# start of SUPPLIED ENTRIES

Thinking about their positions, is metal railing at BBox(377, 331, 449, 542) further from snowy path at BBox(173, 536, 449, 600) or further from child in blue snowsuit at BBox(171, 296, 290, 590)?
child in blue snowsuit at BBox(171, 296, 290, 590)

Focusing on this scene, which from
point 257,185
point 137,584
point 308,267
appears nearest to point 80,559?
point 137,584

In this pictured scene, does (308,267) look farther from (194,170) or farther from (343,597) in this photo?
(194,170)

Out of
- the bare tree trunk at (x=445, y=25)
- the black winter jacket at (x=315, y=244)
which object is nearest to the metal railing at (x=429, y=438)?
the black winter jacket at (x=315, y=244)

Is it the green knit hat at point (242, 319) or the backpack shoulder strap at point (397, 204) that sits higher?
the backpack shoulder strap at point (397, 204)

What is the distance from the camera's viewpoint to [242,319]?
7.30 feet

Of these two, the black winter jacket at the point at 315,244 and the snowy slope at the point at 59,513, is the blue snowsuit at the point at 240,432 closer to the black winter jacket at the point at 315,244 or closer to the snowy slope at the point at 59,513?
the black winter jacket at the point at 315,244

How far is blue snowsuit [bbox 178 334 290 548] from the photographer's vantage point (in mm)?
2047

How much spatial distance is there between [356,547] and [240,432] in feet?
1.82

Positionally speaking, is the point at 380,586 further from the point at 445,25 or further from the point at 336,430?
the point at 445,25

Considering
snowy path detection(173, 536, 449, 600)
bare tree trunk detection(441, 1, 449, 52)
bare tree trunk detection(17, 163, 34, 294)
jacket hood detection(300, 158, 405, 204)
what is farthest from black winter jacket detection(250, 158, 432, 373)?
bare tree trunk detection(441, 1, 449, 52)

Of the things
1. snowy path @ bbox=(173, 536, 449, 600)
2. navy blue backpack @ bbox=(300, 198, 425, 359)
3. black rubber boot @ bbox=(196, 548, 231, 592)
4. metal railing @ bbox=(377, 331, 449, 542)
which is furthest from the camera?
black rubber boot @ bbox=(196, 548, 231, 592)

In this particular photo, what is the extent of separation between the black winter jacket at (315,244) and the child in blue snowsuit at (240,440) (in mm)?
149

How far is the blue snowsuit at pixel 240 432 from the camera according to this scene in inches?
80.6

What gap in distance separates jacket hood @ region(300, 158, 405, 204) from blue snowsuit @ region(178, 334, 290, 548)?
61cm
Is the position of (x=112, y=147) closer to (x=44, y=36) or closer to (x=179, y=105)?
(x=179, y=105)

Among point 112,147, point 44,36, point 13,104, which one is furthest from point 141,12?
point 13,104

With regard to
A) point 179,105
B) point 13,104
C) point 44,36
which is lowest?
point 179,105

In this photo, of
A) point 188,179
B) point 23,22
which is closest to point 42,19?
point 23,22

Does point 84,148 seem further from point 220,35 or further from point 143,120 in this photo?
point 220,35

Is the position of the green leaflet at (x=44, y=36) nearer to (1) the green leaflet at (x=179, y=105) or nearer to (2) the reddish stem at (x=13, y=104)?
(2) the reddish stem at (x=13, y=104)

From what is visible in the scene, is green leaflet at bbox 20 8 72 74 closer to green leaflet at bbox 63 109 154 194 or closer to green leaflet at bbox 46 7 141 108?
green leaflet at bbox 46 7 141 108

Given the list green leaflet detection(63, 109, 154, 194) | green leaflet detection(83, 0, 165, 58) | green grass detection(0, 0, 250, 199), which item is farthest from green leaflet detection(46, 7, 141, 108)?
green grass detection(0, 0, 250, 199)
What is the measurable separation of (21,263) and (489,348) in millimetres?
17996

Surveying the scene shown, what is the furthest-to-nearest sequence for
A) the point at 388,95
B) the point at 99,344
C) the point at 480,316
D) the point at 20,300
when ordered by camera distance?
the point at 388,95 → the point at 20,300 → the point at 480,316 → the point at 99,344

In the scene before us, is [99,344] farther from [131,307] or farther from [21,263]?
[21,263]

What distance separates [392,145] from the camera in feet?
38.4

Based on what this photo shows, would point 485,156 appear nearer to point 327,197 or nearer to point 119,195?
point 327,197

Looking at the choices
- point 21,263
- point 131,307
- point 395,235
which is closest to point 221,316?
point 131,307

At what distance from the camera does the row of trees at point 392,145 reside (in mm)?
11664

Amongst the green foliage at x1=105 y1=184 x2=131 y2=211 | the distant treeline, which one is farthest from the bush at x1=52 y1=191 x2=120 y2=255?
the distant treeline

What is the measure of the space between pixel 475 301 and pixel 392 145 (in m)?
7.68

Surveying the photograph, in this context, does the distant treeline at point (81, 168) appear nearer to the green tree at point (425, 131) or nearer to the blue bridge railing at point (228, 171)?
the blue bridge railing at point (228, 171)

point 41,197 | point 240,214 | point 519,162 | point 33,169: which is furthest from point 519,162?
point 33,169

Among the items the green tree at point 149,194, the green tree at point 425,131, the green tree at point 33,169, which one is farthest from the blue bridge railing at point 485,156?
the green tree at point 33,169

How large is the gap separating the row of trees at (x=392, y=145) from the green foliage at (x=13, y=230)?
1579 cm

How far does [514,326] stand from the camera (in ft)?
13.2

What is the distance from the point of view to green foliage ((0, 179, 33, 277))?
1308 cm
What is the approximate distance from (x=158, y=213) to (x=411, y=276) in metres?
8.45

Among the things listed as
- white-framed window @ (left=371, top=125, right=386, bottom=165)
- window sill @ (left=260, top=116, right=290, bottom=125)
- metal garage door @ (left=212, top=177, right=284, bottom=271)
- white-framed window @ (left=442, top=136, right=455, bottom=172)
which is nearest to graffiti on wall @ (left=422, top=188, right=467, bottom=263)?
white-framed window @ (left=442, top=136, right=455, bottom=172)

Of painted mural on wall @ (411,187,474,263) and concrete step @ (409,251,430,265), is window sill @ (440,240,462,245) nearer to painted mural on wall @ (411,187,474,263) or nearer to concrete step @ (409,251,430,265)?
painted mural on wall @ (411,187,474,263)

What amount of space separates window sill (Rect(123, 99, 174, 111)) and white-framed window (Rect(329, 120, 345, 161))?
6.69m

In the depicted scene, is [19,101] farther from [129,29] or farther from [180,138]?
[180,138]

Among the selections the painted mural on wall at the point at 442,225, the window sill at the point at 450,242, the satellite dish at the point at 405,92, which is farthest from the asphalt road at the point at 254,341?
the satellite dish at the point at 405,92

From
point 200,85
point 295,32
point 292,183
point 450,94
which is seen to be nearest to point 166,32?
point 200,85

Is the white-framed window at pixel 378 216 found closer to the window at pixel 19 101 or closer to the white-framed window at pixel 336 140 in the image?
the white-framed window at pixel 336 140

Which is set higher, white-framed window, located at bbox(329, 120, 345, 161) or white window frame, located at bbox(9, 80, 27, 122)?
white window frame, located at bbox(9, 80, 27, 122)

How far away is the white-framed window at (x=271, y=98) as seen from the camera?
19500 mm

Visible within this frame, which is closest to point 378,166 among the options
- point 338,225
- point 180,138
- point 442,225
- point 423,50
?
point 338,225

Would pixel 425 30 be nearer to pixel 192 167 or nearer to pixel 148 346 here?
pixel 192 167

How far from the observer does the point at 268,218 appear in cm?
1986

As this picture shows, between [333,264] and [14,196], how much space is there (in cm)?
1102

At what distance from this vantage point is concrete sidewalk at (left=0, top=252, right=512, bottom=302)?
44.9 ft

# end of SUPPLIED ENTRIES

# EXERCISE PROMPT
Exactly and only the lines from the one containing "What amount of" through the end of the material are to be reproduced, both ends included.

# FULL SOLUTION
What amount of space separates window sill (Rect(123, 99, 174, 111)) and white-framed window (Rect(329, 120, 345, 161))?
6.69m

In the depicted scene, is [19,101] farther from [129,29] or farther from [180,138]?
[180,138]

Among the selections the painted mural on wall at the point at 442,225, the window sill at the point at 450,242, the satellite dish at the point at 405,92, which is farthest from the asphalt road at the point at 254,341?
the satellite dish at the point at 405,92

From
point 200,85
point 295,32
point 292,183
point 450,94
which is seen to be nearest to point 166,32?
point 200,85

Is the white-framed window at pixel 378 216 found closer to the window at pixel 19 101 or closer to the white-framed window at pixel 336 140 in the image?
the white-framed window at pixel 336 140

Which is set higher, white-framed window, located at bbox(329, 120, 345, 161) or white window frame, located at bbox(9, 80, 27, 122)?
white window frame, located at bbox(9, 80, 27, 122)

How far away is the white-framed window at (x=271, y=98) as seen from the camera?
19500 mm

Visible within this frame, which is closest to point 378,166 among the options
- point 338,225
- point 180,138
- point 442,225
- point 423,50
?
point 338,225

Would pixel 425 30 be nearer to pixel 192 167 or nearer to pixel 148 346 here?
pixel 192 167

How far from the observer does the point at 268,218 appear in cm?
1986

As this picture shows, between [333,264] and [14,196], how much space is there (in cm)?
1102

At what distance from this vantage point is concrete sidewalk at (left=0, top=252, right=512, bottom=302)?
44.9 ft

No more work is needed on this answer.